I am extremely fortunate and grateful to work for an agency which made an early and comprehensive commitment to maintain every employee’s compensation and position. That allowed us as employees to really focus on how best to continue to serve our clients, collaborators, and stakeholders, in these unprecedented conditions.
Shifting clinical and recovery support services to remote delivery has been extremely challenging, especially as we serve a lot of folks who are not well connected socially or well-resourced in the best of times. Developing formats and procedures to deliver a variety of individual and group therapy and recovery support services has taken a lot of work. Similarly, working with our many partner agencies and organizations to continue effective collaboration has required a lot of effort and energy.
Personally, the move to working from home, while also providing care to my children and other family members, has been a learning experience, that is not without advantages. It has been good for me and my kids to have more time together, to slow down a little, and to be more focused on our family life. Trying to help them do their school work while I work at the kitchen table is a challenge for all of us.
Well, as we all know, SUD and addiction treatment and recovery are complicated and compounded by socio-economic strain and social isolation. There has been a lot of socio-economic strain and social isolation these past few months. Our clients with co-occurring mental and physical health conditions are most severely impacted. Serving youth and families who are struggling to meet basic needs is difficult in the best of times. There is always a lot of powerlessness and witnessing in our work, now as much or more than ever.
Again, I am proud of the way we have been able to pivot to providing services remotely, through telehealth services, rapidly and effectively. Obviously, there are benefits and costs to providing SUD services in these formats. I expect that remote e-services will emerge as a greater proportion of treatment services going forward. I believe that some of what happens between treatment and recovery support professionals and our clients cannot be replicated through a screen, and I worry that our industry will be attracted by the potential cost savings of remote services at the expense of client care.
I expect that many of us will never return to the office or clinic full time, and that is not necessarily a bad thing, especially for those of us who have safe and comfortable spaces to do some work at home. Still, the energy that is generated and shared in an effective “in real life” interpersonal encounter, be it clinical or in support services, can probably never be completely replicated through a screen or a speaker.
For whatever reasons, I think we have seen advocacy for addiction, and behavioral health services in general, from some unexpected places through this ordeal. I hope that we can maintain that attention and translate it into dollars and programs with lasting positive effect.
In my work at the intersection of juvenile and criminal justice and addiction, I see the pandemic and the attention to social inequity that has accompanied it in these past 6 months as yet another opportunity to refocus our responses to addiction toward treatment and away from criminalization. In the communities that my agency serves, we see some positive concrete initiatives towards that goal. We have come a long way, and we have a long way to go.
Wow, that’s a hard question to answer briefly or concisely. My fantasy would be to develop a wholistic system of long-term care for people with addiction and substance use disorders which focused on the underlying causes and conditions that lead many of us into addiction, including lack of education, employment, healthcare, trauma recovery, and other community resources. My friend and colleague Matt Statman reminded me recently of an answer to an interview that Bill White received from a provider in Chicago and I’ll paraphrase it, with apologies, here: We do not have a lack of sufficient Pain to recover, we lack sufficient Hope.

**DATA**
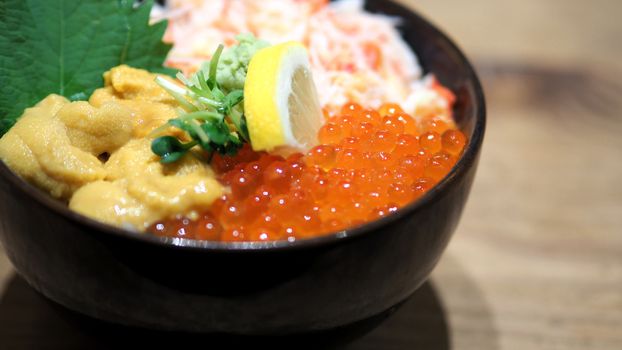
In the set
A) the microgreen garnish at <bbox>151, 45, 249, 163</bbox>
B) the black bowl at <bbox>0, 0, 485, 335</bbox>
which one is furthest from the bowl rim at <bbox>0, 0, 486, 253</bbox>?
the microgreen garnish at <bbox>151, 45, 249, 163</bbox>

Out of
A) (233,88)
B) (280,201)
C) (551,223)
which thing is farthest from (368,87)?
(551,223)

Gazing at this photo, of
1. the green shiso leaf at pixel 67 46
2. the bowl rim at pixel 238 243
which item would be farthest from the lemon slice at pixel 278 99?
the green shiso leaf at pixel 67 46

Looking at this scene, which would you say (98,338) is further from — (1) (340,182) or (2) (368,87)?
(2) (368,87)

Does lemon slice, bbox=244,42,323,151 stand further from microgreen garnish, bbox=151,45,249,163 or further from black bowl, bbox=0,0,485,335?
black bowl, bbox=0,0,485,335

**WHAT THIS EXERCISE ASKS**
1. In the passage about addiction services during the pandemic, what did the agency make an early commitment to maintain?
2. Print the passage about addiction services during the pandemic from "Again, I am" up to and including "of client care.".
Rely only on the passage about addiction services during the pandemic when responding.

**EXERCISE SOLUTIONS**
1. The agency committed to maintaining every employee's compensation and position.

2.
Again, I am proud of the way we have been able to pivot to providing services remotely, through telehealth services, rapidly and effectively. Obviously, there are benefits and costs to providing SUD services in these formats. I expect that remote e-services will emerge as a greater proportion of treatment services going forward. I believe that some of what happens between treatment and recovery support professionals and our clients cannot be replicated through a screen, and I worry that our industry will be attracted by the potential cost savings of remote services at the expense of client care.